__BRANO__.
--- --- ---

- Sembra che il pensiero orientale sia arrivato a determinate conclusioni sul rapporto e la co-implicazione tra salute individuale, benessere ambientale, cura del contesto che il pensiero occidentale non ha saputo affrontare in pieno il tema, scegliendo una strada diversa; si pensi, ad esempio al concetto di colpa della tradizione giudaico-cristiana. Rimane quindi solo la via “orientale” per declinare la relazione tra benessere del contesto e salute individuale? Questa questione si gioca all’interno dell’idea di limite fissato e limite da oltrepassare. Richiama, inoltre, il tema dei confini, più o meno porosi, tra culture. È vero che andare a prendere a prestito concetti di altre culture è un lavoro difficile, così come ogni traduzione risulta sempre complessa, però è anche verso che alcuni ragionamenti del pensiero orientale possono diventare fonte di ispirazione e accrescimento.

--- --- ---

__Voci di dati raccolte__.
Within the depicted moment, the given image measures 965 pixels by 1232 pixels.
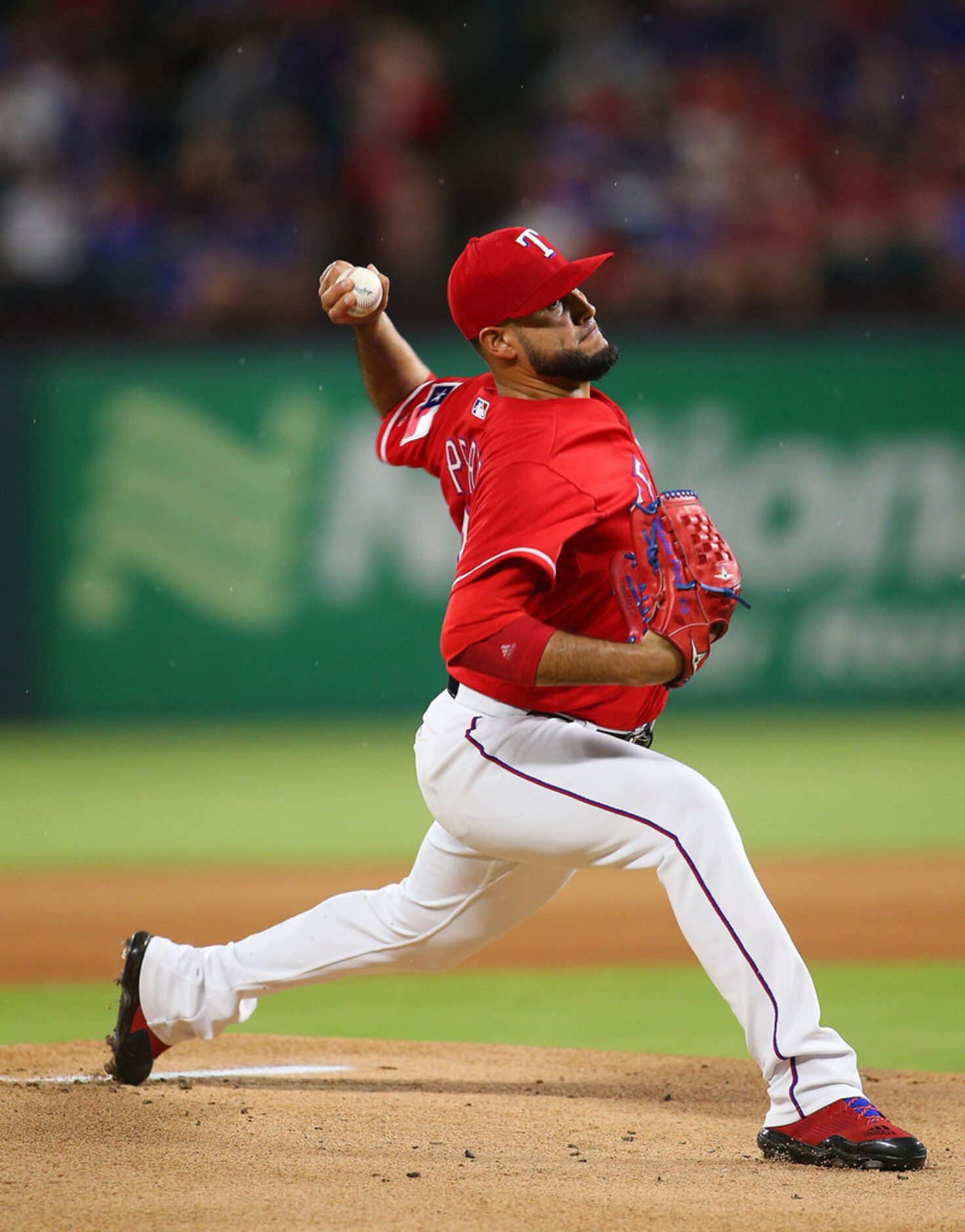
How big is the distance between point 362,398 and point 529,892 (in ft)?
25.2

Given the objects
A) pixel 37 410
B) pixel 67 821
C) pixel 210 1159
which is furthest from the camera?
pixel 37 410

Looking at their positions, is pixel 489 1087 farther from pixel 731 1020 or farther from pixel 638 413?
pixel 638 413

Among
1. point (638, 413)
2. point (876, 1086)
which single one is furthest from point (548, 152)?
point (876, 1086)

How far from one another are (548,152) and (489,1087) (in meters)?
10.2

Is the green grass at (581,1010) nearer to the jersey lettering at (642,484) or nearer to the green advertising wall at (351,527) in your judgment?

--- --- ---

__COMPITI DA SVOLGERE__.
(A) Riscrivi in forma di elenco puntato, in modo più conciso, il paragrafo del brano che inizia con «Sembra che il pensiero orientale», conservandone i fatti principali.
(B) Stabilisci se ciascuna affermazione concorda con il brano, rispondendo sì o no e riportando tra virgolette le parole decisive: (i) ogni traduzione è sempre semplice; (ii) la questione si gioca all'interno dell'idea di limite fissato e di limite da oltrepassare; (iii) come esempio viene citato il concetto di colpa della tradizione giudaico-cristiana.

__SOLUZIONI__.
(A)
- Il pensiero orientale sembra aver raggiunto conclusioni sul legame tra salute individuale, benessere ambientale e cura del contesto. Il pensiero occidentale non ha affrontato il tema in pieno e ha scelto un'altra strada, come mostra il concetto di colpa della tradizione giudaico-cristiana.
- Ci si domanda se resti solo la via orientale per collegare benessere del contesto e salute individuale.
- La questione riguarda l'idea di limite fissato e di limite da oltrepassare.
- La questione richiama anche i confini, più o meno porosi, tra culture.
- Prendere in prestito concetti da altre culture è difficile, come ogni traduzione.
- Alcuni ragionamenti del pensiero orientale possono però ispirare e arricchire.

(B)
(i) No: «così come ogni traduzione risulta sempre complessa».
(ii) Sì: «Questa questione si gioca all’interno dell’idea di limite fissato e limite da oltrepassare».
(iii) Sì: «si pensi, ad esempio al concetto di colpa della tradizione giudaico-cristiana».